By Sarah Burke |
Paris conjures up some beautiful and romantic images.
Red roses, the Eiffel tower, corked wine, freshly baked bread. The aromas and atmosphere of France can’t be matched anywhere else in the world and all work together to contribute to making Paris known as the “City of Love”.
But not all is smelling quite so sweet in Paris, as record-setting pollution levels threaten to dampen the romantic mood.
Paris had been experiencing unseasonably warm weather recently, which has triggered high air pollution levels. The city responded by offering free public transportation and bike sharing in the hopes that people would stop driving their cars as much, reducing their CO2 emissions.
Similar measures have been made in various countries, such as Hassalt in Belgium (although they’ve stopped offering this service since 2013), Tallinn in Estonia and Ploiesti in Romania.
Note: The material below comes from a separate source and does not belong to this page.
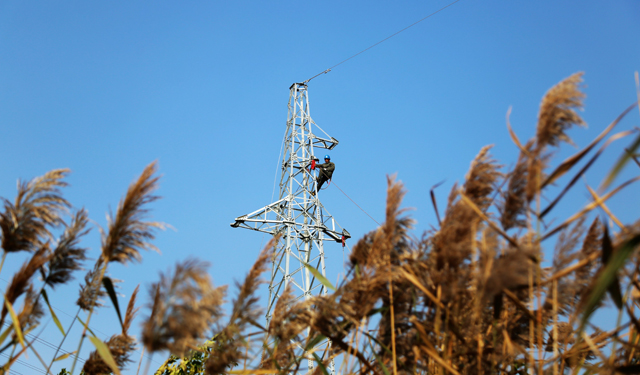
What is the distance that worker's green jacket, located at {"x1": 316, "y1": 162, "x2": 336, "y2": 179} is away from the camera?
548 inches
These efforts have continuously resulted in huge increases in ridership and reductions in smog levels.
Reports say that the smog over the weekend of free transportation was invisible, the skies were clear and people seemed to rejoice in the good weather and free transport. However, records showed that air pollution was in fact at a very dangerous level.
Paris has a “pollution alert” when they see 80 micro-grams of tiny particulate matter for every cubic meter of air (approximately what London experiences on a regular basis). However, data showed that Paris was experiencing 147 micro-grams of particulate matter per cubic meter, and levels only continued to climb as the week progressed.
This meant that one weekend of reduced CO2 emissions from the free transportation initiative just wasn’t enough.
Therefore, Paris, and 22 of the surrounding areas, decided to take it things to the next level by banning nearly half of vehicles from their roads on specific days.
On Mondays, private diesel and petrol cars and motorcycles with even registration numbers will be banned from the streets. On Tuesdays, cars with odd registration numbers will be banned from the streets. Hybrids and electric cars are exempt from the rule, as are cars carrying three of more passengers. All taxis, buses, emergency vehicles are also exempt, but trucks are banned.
How will this rule be enforced?
Approximately 700 police officers will be stationed at checkpoints through the city., People who don’t obey the rules will be dealt a €22 ($31) fine.
This isn’t the first time they’ve tried the approach before in 1997 with good results. In an interview with the Minister for Ecology, Philippe Martin for Agence France-Presse, he stated that while he understood the “difficulties, the irritation and even anger” over the new move they “just had to take this decision”.
Public transport will remain free as the ban is in progress.
Paris is particularly vulnerable to air pollution due to a high portion of their population, 60% of motorists, driving diesel-engine cars. This is due to a misconception in the 1960s that diesel-engines were less polluting than petrol engines, that lead the French government to tax diesel-engines less heavily than petrol ones.
This lead to the French car giants, Renault and Peugeot-Citroen investing heavily in diesel engines, and these became the cars of choice for many Parisians.
So what do you think? Is this a practical response, or will it disrupt business and trade too much?